■ Short problem: Please gather every line of the items that contains the string "below", copying each line in full. Matching is case-sensitive.

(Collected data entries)
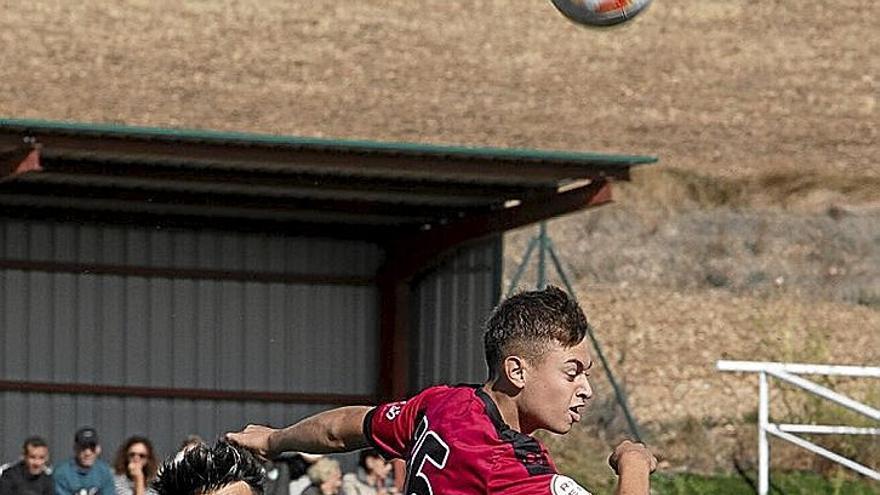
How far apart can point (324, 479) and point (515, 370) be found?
1184cm

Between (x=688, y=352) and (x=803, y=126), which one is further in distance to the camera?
(x=803, y=126)

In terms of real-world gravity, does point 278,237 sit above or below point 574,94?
below

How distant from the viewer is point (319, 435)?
6422 mm

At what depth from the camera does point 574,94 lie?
40781 millimetres

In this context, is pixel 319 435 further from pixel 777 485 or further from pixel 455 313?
pixel 777 485

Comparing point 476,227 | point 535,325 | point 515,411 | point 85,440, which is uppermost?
point 476,227

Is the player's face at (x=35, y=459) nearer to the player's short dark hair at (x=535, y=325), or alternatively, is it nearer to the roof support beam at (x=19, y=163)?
the roof support beam at (x=19, y=163)

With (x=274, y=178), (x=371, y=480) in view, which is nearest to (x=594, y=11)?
(x=371, y=480)

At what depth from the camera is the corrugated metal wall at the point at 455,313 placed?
68.1ft

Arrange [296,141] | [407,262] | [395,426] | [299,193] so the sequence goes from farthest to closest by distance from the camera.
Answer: [407,262]
[299,193]
[296,141]
[395,426]

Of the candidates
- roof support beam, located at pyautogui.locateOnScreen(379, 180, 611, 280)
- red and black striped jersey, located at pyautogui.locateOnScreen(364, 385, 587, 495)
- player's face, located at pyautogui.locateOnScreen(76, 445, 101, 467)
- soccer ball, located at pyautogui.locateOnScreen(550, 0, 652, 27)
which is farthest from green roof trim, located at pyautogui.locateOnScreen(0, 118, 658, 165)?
red and black striped jersey, located at pyautogui.locateOnScreen(364, 385, 587, 495)

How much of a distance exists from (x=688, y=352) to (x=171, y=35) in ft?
41.7

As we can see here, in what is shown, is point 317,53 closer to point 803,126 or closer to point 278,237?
point 803,126

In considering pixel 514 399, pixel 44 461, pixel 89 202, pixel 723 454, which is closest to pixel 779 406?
pixel 723 454
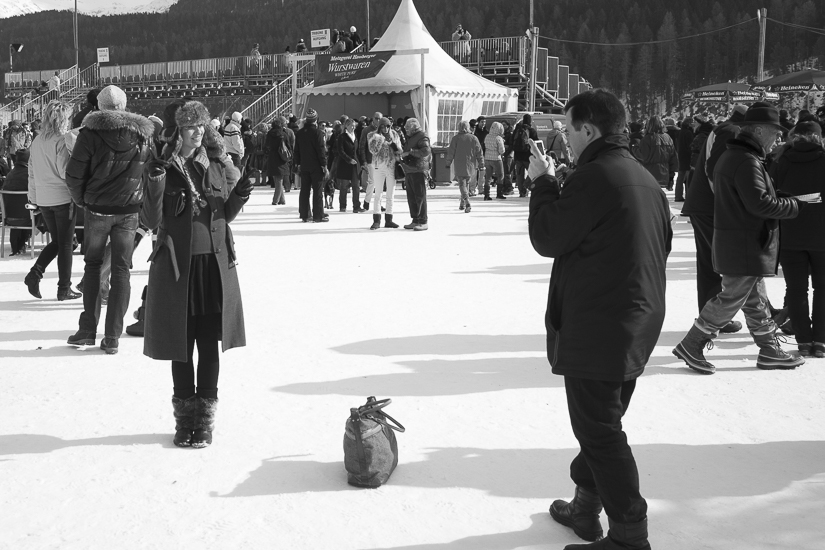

■ Answer:
In terms of real-world gravity, does point 278,237 sit above or below point 574,94?
below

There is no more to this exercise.